The Squamish Valley Music Festival has announced a major expansion and a monster lineup, with Eminem, Bruno Mars and Arcade Fire headlining the three-day event. The festival will also expand its footprint significantly in its fifth year, from 31 acres in 2013 to 70 acres this August.

"Our goal really is to make this the best festival in Canada at the very least, and we think that with our lineup and our statements today that we're going to deliver an event that will be in the best in class category across North America," said Live Nation Canada president Paul Haagenson at the announcement in Vancouver.

Among the 40 additional acts revealed Wednesday: Arctic Monkeys, Broken Bells, Foster the People, The Roots, Lykke Li, The Head and the Heart, Thievery Corporation, Tokyo Police Club, Sam Roberts Band, Serena Ryder, and Austra. More announcements are expected.

This year's festival, which runs Aug. 8-10, has expanded onto the Centennial Fields, allowing for the larger event, which organizers say will safely accommodate more than 35,000 people a day, up from 19,000 a day last year.

Mr. Haagenson says the $12-million festival will "with any luck" have an economic impact of $55-million in British Columbia.

The festival will include four stages this year, including a new mainstage on Centennial Fields, a second stage where last year's mainstage was located, an electronic dance music arena, and a fourth stage to showcase up and coming local artists. Among the B.C. artists on the lineup so far: The Zolas, We Are the City, Aidan Knight, and Louise Burns.

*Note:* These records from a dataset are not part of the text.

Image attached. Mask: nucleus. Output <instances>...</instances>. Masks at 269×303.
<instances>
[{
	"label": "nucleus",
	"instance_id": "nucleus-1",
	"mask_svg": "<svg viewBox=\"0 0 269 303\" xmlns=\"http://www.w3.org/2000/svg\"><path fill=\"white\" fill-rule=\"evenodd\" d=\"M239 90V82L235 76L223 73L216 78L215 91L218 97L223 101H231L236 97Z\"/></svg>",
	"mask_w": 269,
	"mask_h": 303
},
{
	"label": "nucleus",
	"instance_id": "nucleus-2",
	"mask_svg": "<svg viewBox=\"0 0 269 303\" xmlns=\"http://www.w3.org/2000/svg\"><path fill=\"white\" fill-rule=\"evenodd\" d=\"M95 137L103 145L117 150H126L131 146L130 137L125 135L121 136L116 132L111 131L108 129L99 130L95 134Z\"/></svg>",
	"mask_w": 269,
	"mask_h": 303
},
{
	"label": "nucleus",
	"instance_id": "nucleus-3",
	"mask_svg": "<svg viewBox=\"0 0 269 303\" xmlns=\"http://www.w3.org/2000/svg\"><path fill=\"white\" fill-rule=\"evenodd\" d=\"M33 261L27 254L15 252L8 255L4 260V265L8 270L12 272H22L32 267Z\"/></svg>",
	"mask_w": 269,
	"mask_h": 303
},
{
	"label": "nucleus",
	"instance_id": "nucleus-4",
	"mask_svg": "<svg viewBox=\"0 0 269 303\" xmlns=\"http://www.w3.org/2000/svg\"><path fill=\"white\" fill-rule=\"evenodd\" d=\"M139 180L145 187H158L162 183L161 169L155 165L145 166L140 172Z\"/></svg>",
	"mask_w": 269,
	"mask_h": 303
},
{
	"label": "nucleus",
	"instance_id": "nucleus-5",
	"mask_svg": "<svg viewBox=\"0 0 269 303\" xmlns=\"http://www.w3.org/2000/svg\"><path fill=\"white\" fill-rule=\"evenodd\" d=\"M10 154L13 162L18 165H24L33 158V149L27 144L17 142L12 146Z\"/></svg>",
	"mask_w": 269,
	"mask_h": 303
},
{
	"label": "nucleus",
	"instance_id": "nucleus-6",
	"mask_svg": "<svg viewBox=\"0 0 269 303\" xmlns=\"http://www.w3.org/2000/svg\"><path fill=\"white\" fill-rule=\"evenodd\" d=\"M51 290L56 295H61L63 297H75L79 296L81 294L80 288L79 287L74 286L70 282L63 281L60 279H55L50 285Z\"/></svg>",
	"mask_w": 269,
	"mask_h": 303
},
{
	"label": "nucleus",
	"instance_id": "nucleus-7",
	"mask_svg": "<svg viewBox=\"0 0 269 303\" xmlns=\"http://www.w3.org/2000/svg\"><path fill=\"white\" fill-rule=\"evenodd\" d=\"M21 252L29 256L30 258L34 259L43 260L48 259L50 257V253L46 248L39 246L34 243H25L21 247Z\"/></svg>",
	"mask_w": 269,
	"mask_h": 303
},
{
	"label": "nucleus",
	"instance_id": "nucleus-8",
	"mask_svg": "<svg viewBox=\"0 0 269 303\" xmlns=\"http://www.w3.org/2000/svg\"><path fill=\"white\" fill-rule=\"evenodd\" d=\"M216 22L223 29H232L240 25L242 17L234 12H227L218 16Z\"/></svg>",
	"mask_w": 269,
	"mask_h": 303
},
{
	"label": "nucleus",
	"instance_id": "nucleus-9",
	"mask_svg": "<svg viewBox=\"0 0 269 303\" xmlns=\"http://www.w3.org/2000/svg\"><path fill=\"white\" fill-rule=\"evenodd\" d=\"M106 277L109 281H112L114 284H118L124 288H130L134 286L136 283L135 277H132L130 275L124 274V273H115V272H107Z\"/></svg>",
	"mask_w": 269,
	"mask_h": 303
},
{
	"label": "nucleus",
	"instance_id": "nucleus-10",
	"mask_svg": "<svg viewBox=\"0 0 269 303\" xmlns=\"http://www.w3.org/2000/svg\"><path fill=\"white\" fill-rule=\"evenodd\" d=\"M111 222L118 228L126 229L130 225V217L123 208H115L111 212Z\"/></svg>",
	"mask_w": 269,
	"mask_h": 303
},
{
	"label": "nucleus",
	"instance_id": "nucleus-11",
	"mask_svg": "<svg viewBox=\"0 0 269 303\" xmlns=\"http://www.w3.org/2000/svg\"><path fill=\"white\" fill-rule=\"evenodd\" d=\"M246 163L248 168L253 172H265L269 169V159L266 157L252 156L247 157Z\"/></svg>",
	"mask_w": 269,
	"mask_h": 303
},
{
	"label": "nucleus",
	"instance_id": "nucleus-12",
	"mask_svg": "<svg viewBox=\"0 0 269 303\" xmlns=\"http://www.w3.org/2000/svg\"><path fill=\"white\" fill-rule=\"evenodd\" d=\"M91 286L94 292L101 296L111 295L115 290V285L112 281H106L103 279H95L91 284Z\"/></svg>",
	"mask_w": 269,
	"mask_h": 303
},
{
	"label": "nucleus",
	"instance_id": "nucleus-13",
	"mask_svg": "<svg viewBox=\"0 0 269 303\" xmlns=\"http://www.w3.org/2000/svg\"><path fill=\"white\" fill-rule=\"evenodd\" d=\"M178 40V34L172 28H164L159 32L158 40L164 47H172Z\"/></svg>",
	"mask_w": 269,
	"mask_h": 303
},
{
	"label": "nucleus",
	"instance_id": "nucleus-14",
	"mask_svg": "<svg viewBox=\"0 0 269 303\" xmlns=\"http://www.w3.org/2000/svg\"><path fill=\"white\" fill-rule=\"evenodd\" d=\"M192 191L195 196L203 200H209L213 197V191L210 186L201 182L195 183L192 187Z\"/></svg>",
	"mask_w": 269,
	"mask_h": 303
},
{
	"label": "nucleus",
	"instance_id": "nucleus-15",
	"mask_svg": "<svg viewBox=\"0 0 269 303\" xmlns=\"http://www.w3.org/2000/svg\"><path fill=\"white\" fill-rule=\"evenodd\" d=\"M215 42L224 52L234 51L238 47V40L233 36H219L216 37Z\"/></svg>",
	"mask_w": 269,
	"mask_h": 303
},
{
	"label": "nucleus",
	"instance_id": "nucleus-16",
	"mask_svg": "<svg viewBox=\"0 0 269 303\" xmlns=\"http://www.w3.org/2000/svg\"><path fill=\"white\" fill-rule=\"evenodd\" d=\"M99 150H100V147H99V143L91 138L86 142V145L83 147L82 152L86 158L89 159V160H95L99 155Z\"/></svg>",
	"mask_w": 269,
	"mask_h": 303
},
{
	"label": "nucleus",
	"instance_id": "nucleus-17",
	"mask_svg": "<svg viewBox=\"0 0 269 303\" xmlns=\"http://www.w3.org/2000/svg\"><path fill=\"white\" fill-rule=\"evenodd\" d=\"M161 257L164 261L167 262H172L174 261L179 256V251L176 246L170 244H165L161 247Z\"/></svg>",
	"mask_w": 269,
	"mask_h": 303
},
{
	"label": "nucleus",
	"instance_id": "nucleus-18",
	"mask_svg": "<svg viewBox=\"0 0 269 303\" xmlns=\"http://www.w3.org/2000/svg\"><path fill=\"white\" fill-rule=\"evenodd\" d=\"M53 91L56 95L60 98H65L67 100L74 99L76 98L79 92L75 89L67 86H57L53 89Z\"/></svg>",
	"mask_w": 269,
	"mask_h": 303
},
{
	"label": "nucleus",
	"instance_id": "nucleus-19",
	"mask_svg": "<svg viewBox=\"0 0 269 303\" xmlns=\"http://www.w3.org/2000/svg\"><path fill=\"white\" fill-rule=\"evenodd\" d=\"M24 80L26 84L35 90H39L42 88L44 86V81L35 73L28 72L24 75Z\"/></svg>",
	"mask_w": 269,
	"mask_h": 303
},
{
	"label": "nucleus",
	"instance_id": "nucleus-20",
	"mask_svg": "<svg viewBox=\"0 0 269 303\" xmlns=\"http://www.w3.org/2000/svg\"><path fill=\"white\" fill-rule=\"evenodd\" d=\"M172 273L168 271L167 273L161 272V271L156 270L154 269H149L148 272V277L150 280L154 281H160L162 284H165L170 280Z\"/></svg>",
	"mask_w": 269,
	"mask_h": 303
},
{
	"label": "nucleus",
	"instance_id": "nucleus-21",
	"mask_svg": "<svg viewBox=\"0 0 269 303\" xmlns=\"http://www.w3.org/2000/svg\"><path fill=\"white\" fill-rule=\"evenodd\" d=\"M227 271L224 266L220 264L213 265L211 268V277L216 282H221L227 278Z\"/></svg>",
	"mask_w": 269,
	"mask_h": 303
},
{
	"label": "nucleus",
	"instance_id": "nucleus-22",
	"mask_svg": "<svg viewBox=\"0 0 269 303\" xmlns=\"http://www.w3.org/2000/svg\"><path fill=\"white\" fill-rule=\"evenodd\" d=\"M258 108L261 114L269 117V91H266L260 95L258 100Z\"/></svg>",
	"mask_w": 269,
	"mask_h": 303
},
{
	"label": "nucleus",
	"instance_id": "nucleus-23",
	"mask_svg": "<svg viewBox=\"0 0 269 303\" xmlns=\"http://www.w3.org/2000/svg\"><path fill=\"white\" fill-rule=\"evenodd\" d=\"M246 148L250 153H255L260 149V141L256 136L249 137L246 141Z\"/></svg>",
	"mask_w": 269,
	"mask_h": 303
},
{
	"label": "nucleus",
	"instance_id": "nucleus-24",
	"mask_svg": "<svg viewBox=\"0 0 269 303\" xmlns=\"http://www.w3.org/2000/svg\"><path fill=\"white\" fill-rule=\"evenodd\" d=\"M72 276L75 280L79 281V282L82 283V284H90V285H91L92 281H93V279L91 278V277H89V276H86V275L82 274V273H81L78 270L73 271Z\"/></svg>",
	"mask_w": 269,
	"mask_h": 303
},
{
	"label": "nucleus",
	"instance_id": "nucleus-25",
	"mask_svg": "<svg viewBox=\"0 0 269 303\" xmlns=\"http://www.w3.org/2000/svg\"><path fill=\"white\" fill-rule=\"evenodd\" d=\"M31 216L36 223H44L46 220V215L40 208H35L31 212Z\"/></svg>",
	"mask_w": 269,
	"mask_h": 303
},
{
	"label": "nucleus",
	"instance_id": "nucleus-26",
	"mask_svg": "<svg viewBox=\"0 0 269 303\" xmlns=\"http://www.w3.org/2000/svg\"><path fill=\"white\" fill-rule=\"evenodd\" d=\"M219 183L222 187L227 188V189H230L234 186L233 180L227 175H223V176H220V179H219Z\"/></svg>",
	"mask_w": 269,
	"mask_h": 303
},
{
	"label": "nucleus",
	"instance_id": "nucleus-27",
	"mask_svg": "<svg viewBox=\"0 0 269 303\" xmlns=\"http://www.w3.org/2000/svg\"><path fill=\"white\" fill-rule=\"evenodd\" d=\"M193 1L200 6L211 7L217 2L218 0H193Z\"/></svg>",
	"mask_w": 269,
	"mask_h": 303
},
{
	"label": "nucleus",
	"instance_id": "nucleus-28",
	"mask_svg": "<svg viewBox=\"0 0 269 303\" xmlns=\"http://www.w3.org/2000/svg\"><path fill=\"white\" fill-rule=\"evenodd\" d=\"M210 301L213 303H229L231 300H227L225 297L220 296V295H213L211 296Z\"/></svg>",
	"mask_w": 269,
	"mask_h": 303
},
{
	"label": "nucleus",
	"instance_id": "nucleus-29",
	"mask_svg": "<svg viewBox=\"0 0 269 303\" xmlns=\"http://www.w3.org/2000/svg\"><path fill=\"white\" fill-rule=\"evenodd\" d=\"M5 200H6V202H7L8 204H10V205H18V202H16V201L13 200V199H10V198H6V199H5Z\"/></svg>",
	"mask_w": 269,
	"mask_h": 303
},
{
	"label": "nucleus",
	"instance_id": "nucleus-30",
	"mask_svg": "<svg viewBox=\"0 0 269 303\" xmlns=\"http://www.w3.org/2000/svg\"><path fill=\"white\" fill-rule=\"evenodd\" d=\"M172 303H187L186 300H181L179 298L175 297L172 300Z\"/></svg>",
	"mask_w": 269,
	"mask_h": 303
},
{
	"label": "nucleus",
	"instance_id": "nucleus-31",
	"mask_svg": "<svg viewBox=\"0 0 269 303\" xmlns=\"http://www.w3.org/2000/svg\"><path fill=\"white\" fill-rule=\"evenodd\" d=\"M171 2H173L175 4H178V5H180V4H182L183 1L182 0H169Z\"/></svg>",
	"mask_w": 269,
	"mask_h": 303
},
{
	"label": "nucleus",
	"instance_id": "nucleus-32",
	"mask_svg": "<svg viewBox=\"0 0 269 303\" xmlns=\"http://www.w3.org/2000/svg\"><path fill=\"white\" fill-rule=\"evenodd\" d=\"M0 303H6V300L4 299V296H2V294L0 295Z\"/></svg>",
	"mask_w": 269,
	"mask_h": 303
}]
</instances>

Officials say they have dealt with transportation and waste management concerns that followed last year's festival, and have hired a transportation expert who oversaw the transportation program for VANOC during the 2010 Winter Olympics.

"We've reviewed all the issues that went wrong on the first day of last year. We actually solved them after that day," Erik Hoffman, Live Nation Canada vice-president of talent, told The Globe and Mail. "Obviously with more people coming up, there's a lot of other additional options for transportation. We're running a lot more shuttles form Vancouver and Whistler and we're going to have a longer period to welcome people into camping so it should be much more spread out. And then our consultants are doing a lot of operational analysis over and above that."

Bruno Mars won the Grammy for best pop vocal album this past weekend, and will perform at the Super Bowl halftime show this Sunday. Eminem has not played B.C. in more than a decade. Montreal's Arcade Fire was due for a summer date in B.C., with no Vancouver show on its previously announced Reflektor tour.

When asked whether organizers were pulling out all the stops this summer as a result of competition from a new summer music festival in Pemberton, B.C., Mr. Hoffman said this lineup has been in the works for an extended period of time.

"Some of these conversations have actually been going on for quite some time, before this year, and a lot of them came together in the same year," Mr. Hoffman said. "So we're faced with the best problem you could have and that's a diverse, massive lineup."